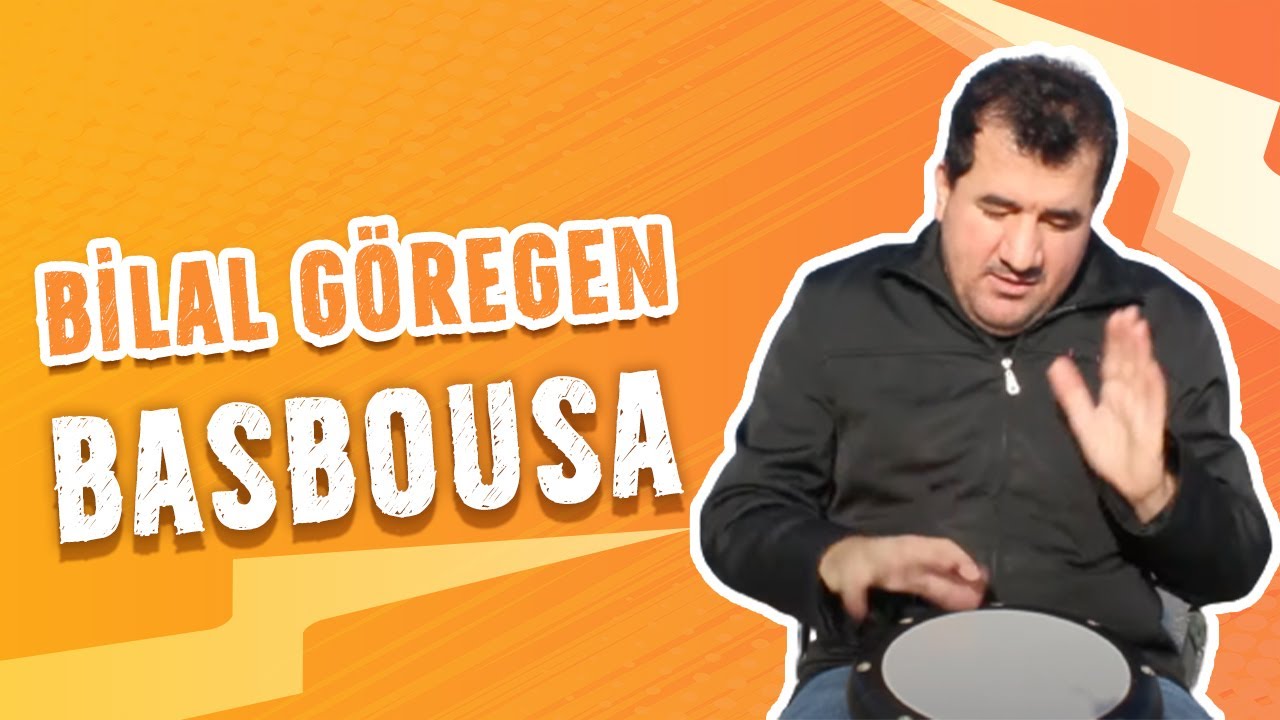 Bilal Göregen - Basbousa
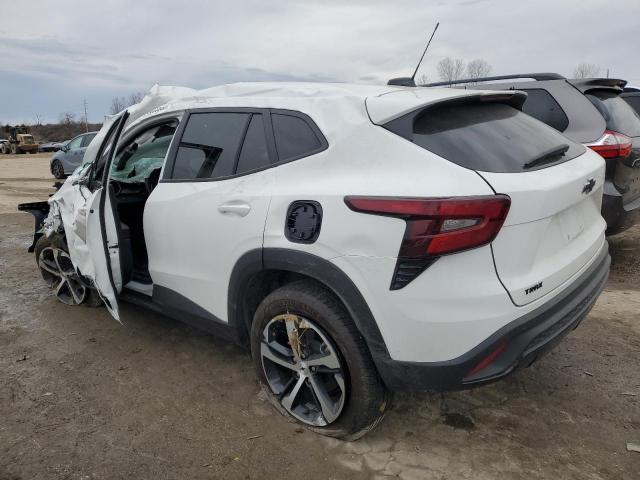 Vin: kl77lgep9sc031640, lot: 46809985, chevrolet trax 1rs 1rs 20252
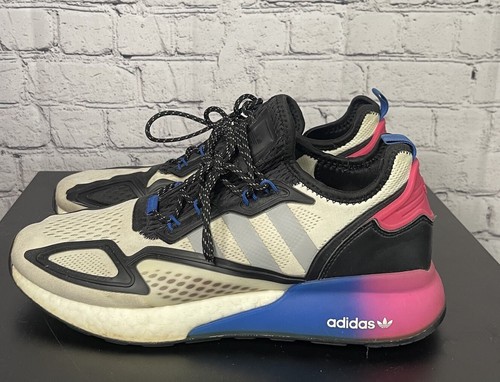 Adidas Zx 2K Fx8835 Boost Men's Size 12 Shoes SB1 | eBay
----
**Directions for this task:**
One exact copy of the data is required, and it should hold no pictures.

**Solution for this task:**
 Bilal Göregen - Basbousa
 Vin: kl77lgep9sc031640, lot: 46809985, chevrolet trax 1rs 1rs 20252
 Adidas Zx 2K Fx8835 Boost Men's Size 12 Shoes SB1 | eBay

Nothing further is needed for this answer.